もしかしたら、雨…?
窓の外を見ようと身体を起こそうとすると、政宗の腕が腰に絡み付いた。
「今日はGood morningのkissもなしか?つれねぇな」
フッと笑って政宗はそっと唇を重ねた。
「Good morning, my sweet heart.」
「政宗、おはよう」
見つめ合うと政宗は嬉しそうに口許を綻ばせ、ゆっくりと私の髪を梳く。
「ずっとこうしていたい」
「ダメだよ。8時には朝食持って来るって仲居さんが言ってたでしょう?」
「Damn!無粋だぜ」
政宗は甘えるように私を抱き寄せて額にキスを落とした。
「ねぇ、窓の外見に行ってもいい?」
「ああ、いいぜ」
身体を起こそうとすると、またじゃれつくように政宗の腕が絡み付いて邪魔をされる。
「ちょっ、政宗っ!あっ!」
腰をしっかりと抱かれ、首筋に、背中に、くすくすと笑いながらキスを落とされて身体から力が抜ける。
「窓の外見たいんだろ?行って来いよ」
耳殻を唇で食む政宗の吐息が耳元を掠める。
「あんっ…いじ…わる……」
シーツを握り締め、震えながらようやく弱々しく言葉を紡ぐと、政宗はやっと腕の力を緩めた。
浴衣を羽織って窓辺に行く。
カーテンを開けると窓ガラスに水滴が付いていた。
窓の外の景色はぼんやりと霞んでいて、どんよりとした雨雲が空を覆い尽くしている。
目の前の浜辺は水気を含んだ濃い灰色をしていた。
霧雨のようなしとしととした雨が降っている。
政宗の気配がして振り向くと、浴衣を着た政宗が歩み寄り、私を後ろから抱き締めた。
「雨だな」
「そうだね。海に行けなくて残念」
燦々と照る日差しの中、政宗と波と戯れるのを楽しみにしていた。
「あと3日ある。晴れるだろ?この時期に雨が続く事はねぇ」
「うん、そうなんだけど…。でもやっぱりつまらないな」
私が溜め息を吐くと、政宗は私を抱き締める腕に力を込めた。
「Hey, 俺がいるのに退屈なのか?」
「そういう訳じゃないけど…。政宗といられるのは嬉しいよ?でも政宗と遊びたかったの」
振り返ってそう言うと政宗はフッと笑って私の唇に掠めるようなキスを落とした。
「Okay. じゃあgameをしようぜ」
政宗の口許にはニヤリとした笑みが上っている。
「きっと退屈はしないぜ。拒否権はなしだ。俺と遊びたいんだろ?」
政宗の笑みに嫌な予感がする。
「ペナルティとかあるの…?」
おずおずと尋ねると、政宗はくすりと笑った。
「特にねぇけど。

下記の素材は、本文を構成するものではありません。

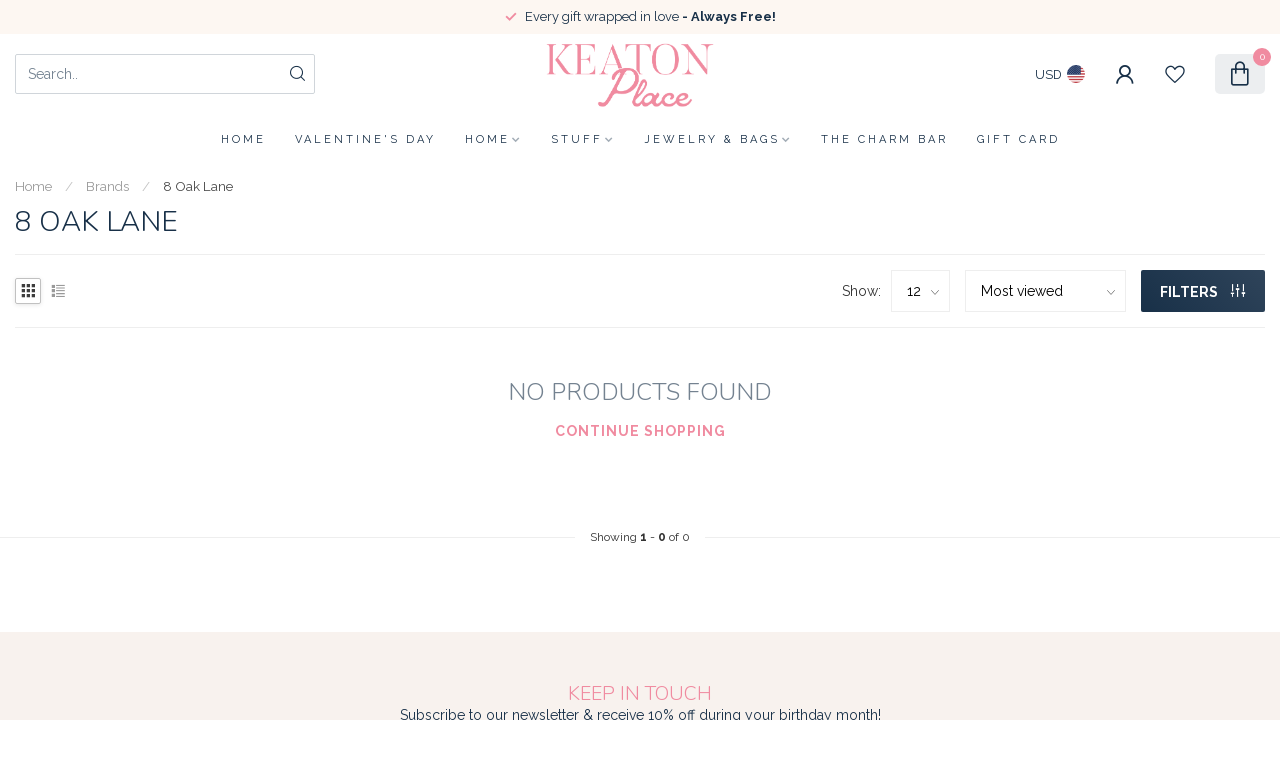

--- FILE ---
content_type: text/css; charset=UTF-8
request_url: https://cdn.shoplightspeed.com/shops/660121/themes/17405/assets/custom.css?20260126154300
body_size: 335
content:
/* 20260108204919 - v2 */
.gui,
.gui-block-linklist li a {
  color: #666666;
}

.gui-page-title,
.gui a.gui-bold,
.gui-block-subtitle,
.gui-table thead tr th,
.gui ul.gui-products li .gui-products-title a,
.gui-form label,
.gui-block-title.gui-dark strong,
.gui-block-title.gui-dark strong a,
.gui-content-subtitle {
  color: #183048;
}

.gui-block-inner strong {
  color: #748291;
}

.gui a {
  color: #f08ba0;
}

.gui-input.gui-focus,
.gui-text.gui-focus,
.gui-select.gui-focus {
  border-color: #f08ba0;
  box-shadow: 0 0 2px #f08ba0;
}

.gui-select.gui-focus .gui-handle {
  border-color: #f08ba0;
}

.gui-block,
.gui-block-title,
.gui-buttons.gui-border,
.gui-block-inner,
.gui-image {
  border-color: #183048;
}

.gui-block-title {
  color: #183048;
  background-color: #ffffff;
}

.gui-content-title {
  color: #183048;
}

.gui-form .gui-field .gui-description span {
  color: #666666;
}

.gui-block-inner {
  background-color: #f4f4f4;
}

.gui-block-option {
  border-color: #dcdfe3;
  background-color: #f3f4f5;
}

.gui-block-option-block {
  border-color: #dcdfe3;
}

.gui-block-title strong {
  color: #183048;
}

.gui-line,
.gui-cart-sum .gui-line {
  background-color: #97a1ac;
}

.gui ul.gui-products li {
  border-color: #b9c0c8;
}

.gui-block-subcontent,
.gui-content-subtitle {
  border-color: #b9c0c8;
}

.gui-faq,
.gui-login,
.gui-password,
.gui-register,
.gui-review,
.gui-sitemap,
.gui-block-linklist li,
.gui-table {
  border-color: #b9c0c8;
}

.gui-block-content .gui-table {
  border-color: #dcdfe3;
}

.gui-table thead tr th {
  border-color: #97a1ac;
  background-color: #f3f4f5;
}

.gui-table tbody tr td {
  border-color: #dcdfe3;
}

.gui a.gui-button-large,
.gui a.gui-button-small {
  border-color: #183048;
  color: #000000;
  background-color: #ffffff;
}

.gui a.gui-button-large.gui-button-action,
.gui a.gui-button-small.gui-button-action {
  border-color: #8d8d8d;
  color: #000000;
  background-color: #ffffff;
}

.gui a.gui-button-large:active,
.gui a.gui-button-small:active {
  background-color: #cccccc;
  border-color: #132639;
}

.gui a.gui-button-large.gui-button-action:active,
.gui a.gui-button-small.gui-button-action:active {
  background-color: #cccccc;
  border-color: #707070;
}

.gui-input,
.gui-text,
.gui-select,
.gui-number {
  border-color: #8d8d8d;
  background-color: #ffffff;
}

.gui-select .gui-handle,
.gui-number .gui-handle {
  border-color: #8d8d8d;
}

.gui-number .gui-handle a {
  background-color: #ffffff;
}

.gui-input input,
.gui-number input,
.gui-text textarea,
.gui-select .gui-value {
  color: #000000;
}

.gui-progressbar {
  background-color: #92a277;
}

/* custom */



--- FILE ---
content_type: text/javascript;charset=utf-8
request_url: https://www.keatonplace.com/services/stats/pageview.js
body_size: -413
content:
// SEOshop 29-01-2026 10:56:37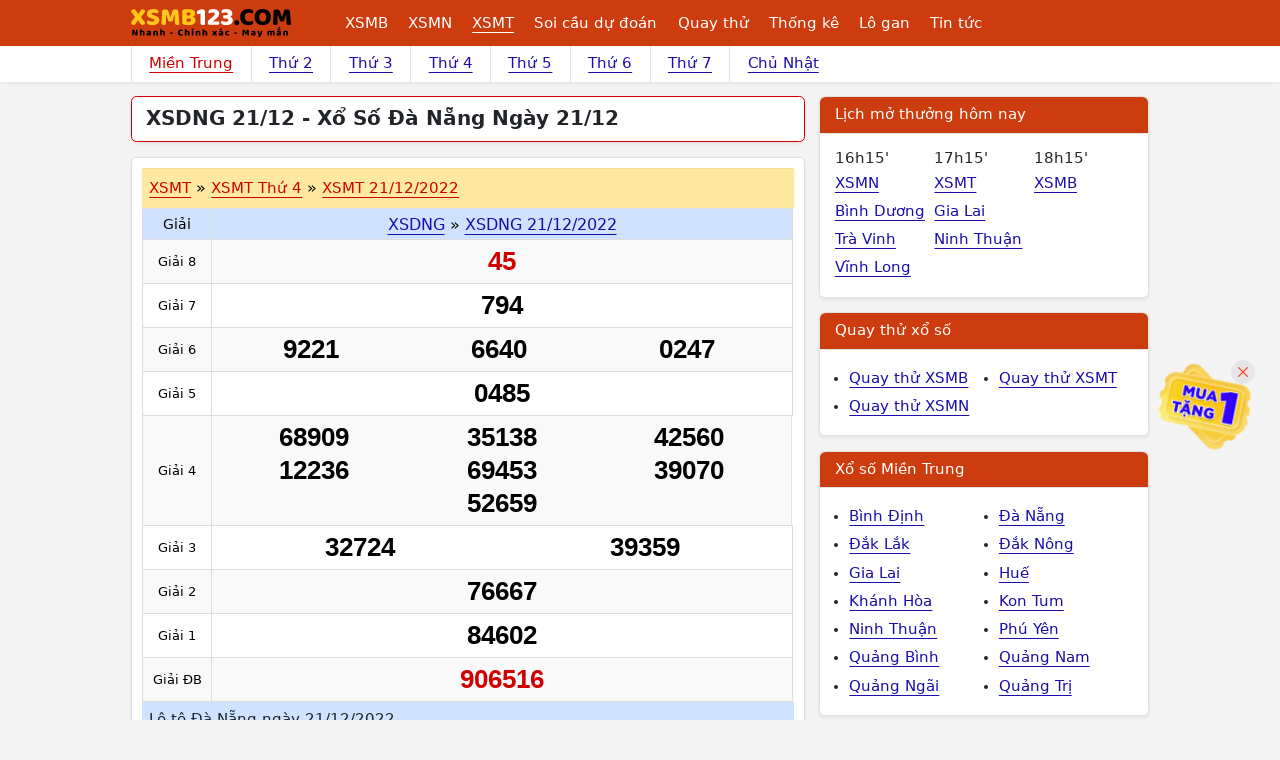

--- FILE ---
content_type: text/html; charset=utf-8
request_url: https://www.google.com/recaptcha/api2/aframe
body_size: 267
content:
<!DOCTYPE HTML><html><head><meta http-equiv="content-type" content="text/html; charset=UTF-8"></head><body><script nonce="C-RcCl0PbZyh1DlizzTknA">/** Anti-fraud and anti-abuse applications only. See google.com/recaptcha */ try{var clients={'sodar':'https://pagead2.googlesyndication.com/pagead/sodar?'};window.addEventListener("message",function(a){try{if(a.source===window.parent){var b=JSON.parse(a.data);var c=clients[b['id']];if(c){var d=document.createElement('img');d.src=c+b['params']+'&rc='+(localStorage.getItem("rc::a")?sessionStorage.getItem("rc::b"):"");window.document.body.appendChild(d);sessionStorage.setItem("rc::e",parseInt(sessionStorage.getItem("rc::e")||0)+1);localStorage.setItem("rc::h",'1769149160442');}}}catch(b){}});window.parent.postMessage("_grecaptcha_ready", "*");}catch(b){}</script></body></html>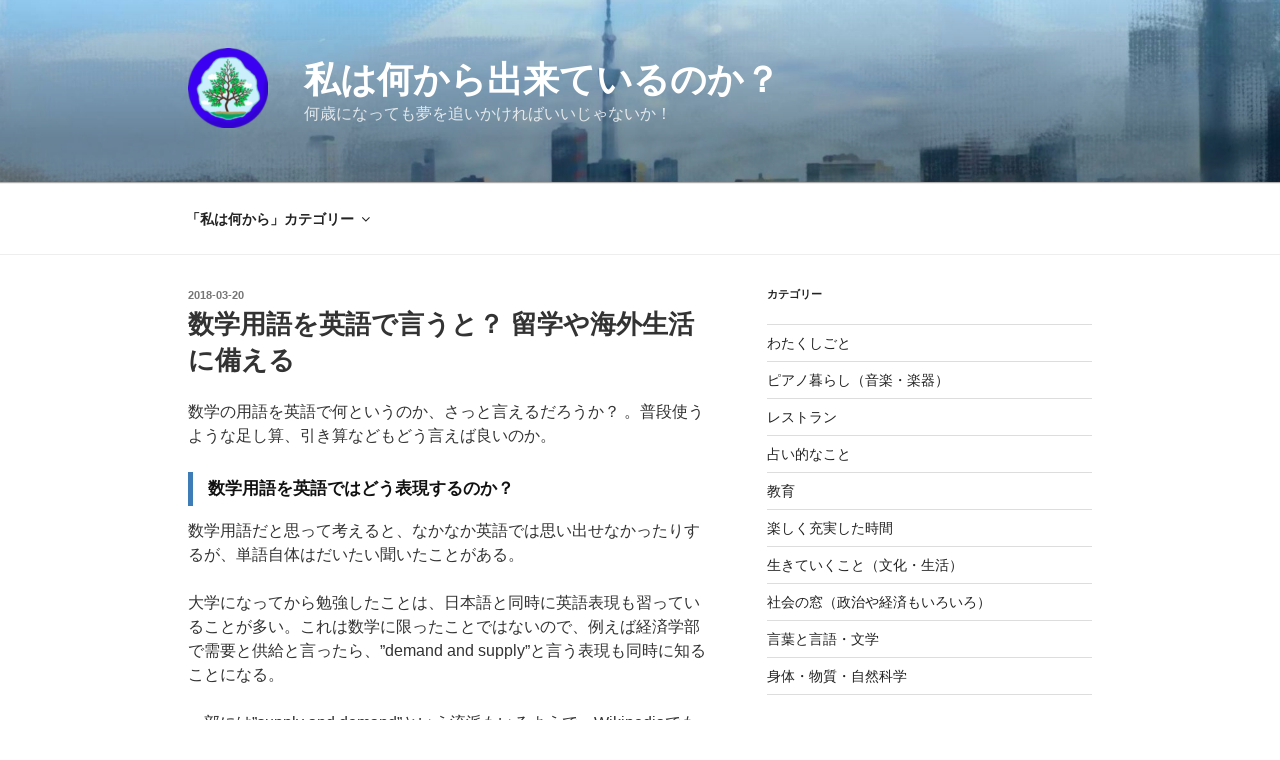

--- FILE ---
content_type: text/html; charset=utf-8
request_url: https://www.google.com/recaptcha/api2/aframe
body_size: 268
content:
<!DOCTYPE HTML><html><head><meta http-equiv="content-type" content="text/html; charset=UTF-8"></head><body><script nonce="u62C_dIoyCbPN6CxjWB59Q">/** Anti-fraud and anti-abuse applications only. See google.com/recaptcha */ try{var clients={'sodar':'https://pagead2.googlesyndication.com/pagead/sodar?'};window.addEventListener("message",function(a){try{if(a.source===window.parent){var b=JSON.parse(a.data);var c=clients[b['id']];if(c){var d=document.createElement('img');d.src=c+b['params']+'&rc='+(localStorage.getItem("rc::a")?sessionStorage.getItem("rc::b"):"");window.document.body.appendChild(d);sessionStorage.setItem("rc::e",parseInt(sessionStorage.getItem("rc::e")||0)+1);localStorage.setItem("rc::h",'1769177385334');}}}catch(b){}});window.parent.postMessage("_grecaptcha_ready", "*");}catch(b){}</script></body></html>

--- FILE ---
content_type: text/css
request_url: https://komoriss.com/wp-content/themes/komoriss/style.css?ver=20251202
body_size: 1403
content:
/*
Theme Name: Twenty Seventeen
Theme URI: https://wordpress.org/themes/twentyseventeen/
Author: komoriss
Description: Twenty Seventeen Child Theme
Template: twentyseventeen
Text Domain: twentyseventeen
*/

.single .byline,
.group-blog .byline {
	display: none;
}

/* 蛍光ペン 2018-02-11 */
span.highlighter-blue{
	background: linear-gradient(transparent 75%,rgba(134, 246, 255, 0.55) 40%);
}
span.highlighter-green{
	background: linear-gradient(transparent 75%,rgba(0, 255, 71, 0.85) 40%);
}
span.highlighter-yellow{
	background: linear-gradient(transparent 75%,rgba(255, 213, 0, 0.85) 40%);
}
span.highlighter-red{
	background: linear-gradient(transparent 75%,rgba(255,0,39,0.55) 40%);
}


/* 見出しh2 2018_02_11 */
.entry-content h2 {
border-left: 5px solid #3d7cb7;
border-bottom: 1px solid #3d7cb7;
padding: 0 0 0 15px ;
line-height: 2;
color: #000;  /* 20180618 */
font-size: 18px;
background-color: #fff;}


/* 見出しh3 2018_02_11 */
.entry-content h3 {
border-left: 5px solid #3d7cb7;
padding: 0 0 0 15px ;
line-height: 2;
color: #111;  /* 20180618 */
font-size: 17px;
background-color: #fff;}

/* 見出しh4 2018_06_18 */
.entry-content h4 {
/* border-left: 5px solid #3d7cb7; */
/* padding: 0 0 0 15px ; */
line-height: 2;
color: #222; 
font-size: 16px;
background-color: #fff;}



/* excerptにした記事一覧をカード風に枠で囲う 2018_05_03 */
.blog .site-main > article,
.archive .site-main > article,
.search .site-main > article {
	padding: 0.5em;
	border: 1px solid #ccc;
	border-radius: 8px;
	margin-bottom: 1em
}


/* 2018/05/03 アイキャッチ画像 */
.thumbnail-origin-class {
	display: table;
}

img.attachment-thumbnail.size-thumbnail.wp-post-image {
 	display: table-cell;
 	vertical-align: middle;
	width: auto;
	height: auto;
}

.home .entry-title,
.archive .entry-title {
	display: table-cell;
  	vertical-align: top;
	width: 75%;
	padding-left: 0.5em;
}

/* 2018/05/03 記事のサムネイルを先頭全幅ではなくて、本文の頭にした時の余白調整 */
/* single.phpで表示をした場合に有効 今は表示を停止中 */
/* 投稿ページを整える */
.site-content {
	padding: 2em 0 0;/* 余白調整 */
}
.single-featured-image-header{
	padding: 0 0 1em;/* 画像下余白調整 */
	border-bottom:none;
	background-color:#fff;
}


/* 2018/07/28 MathJaX のクラス名を指定し、強制的に（!important）数式を左寄せする */
.MathJax_Display {
  text-align: left !important;
  text-indent: 2em !important;
}



/* 2019/05/02 Tag Cloud Customizing - Start */

/*タグクラウドのデザイン*/
.widget_tag_cloud .tagcloud a{
  background:#fff;
  border:1px solid #bbb;
  color:#333;
  padding:6px;
  margin:3px;
  border-radius:1px;
  text-decoration:none;
  font-size:12px;
}
/*タグクラウドマウスオーバー時*/
.widget_tag_cloud .tagcloud a:hover{
  background:#483d8b; 
  color:#fff; 
  border:1px solid #bbb;
}

  /* cornflowerblue: #6495ed; */
  /* darkslateblue: #483d8b; */
  /* slateblue: #6a5acd; */

/* 2019/05/02 Tag Cloud Customizing - End */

あった方がいいか?」
私がぶんぶんと首を横に振ると政宗はおかしそうに笑った。
「Okay. じゃあruleの説明だ。今日一日、お前は俺の事を『政宗様』か『殿』と呼ぶ。仲居がいる時は普段通りで構わねぇ。ただし、二人きりの時は正室が呼ぶような言葉遣いで俺に接する事。Do you get it?これなら部屋でしか出来ねぇし、退屈しねぇだろ?」
「えっ?でも…」
昨日、『政宗様』と呼んだ時の政宗の辛そうな表情が蘇る。
痛いくらいに強く私を抱き締め、政宗は震えていた。
政宗に辛い思いはさせたくない。
じっと政宗を見上げると、政宗はフッと表情を緩めて私の頭をくしゃりと撫でた。
「心配すんな。もうあんな風に取り乱したりしねぇよ。俺はお前を連れ帰る。気が早いかも知れねぇけど、お前が俺の世界に来た時のためのpracticeだと思えばいい」
自信たっぷりな口調なのに、隻眼にやるせない哀しみの色が見え隠れしていて切なくなる。
私も政宗のそばで生きたい。
名を呼べばいつでもその温もりで包んで欲しい。
哀しくなって、私は政宗の背中に腕を回して抱き付いた。
政宗も私の背中に腕を回して抱き締める。
政宗の温もりが心地良くて酷く愛しかった。
あと2週間でこの温もりを失ってしまうと思ったら辛くて堪らなかった。
政宗が私の後頭部を優しく撫でる。
「安心しろ。俺はお前を離さねぇ。なぁ、遙。名前、呼んでくれよ」
私は頷き、政宗の胸元に顔を埋めたまま囁いた。
「政宗様、約束ですからね。ずっとずっとお傍にいさせて下さい」
「ああ、約束だ」
政宗は私の顔を上げさせると、何度も優しく口付けた。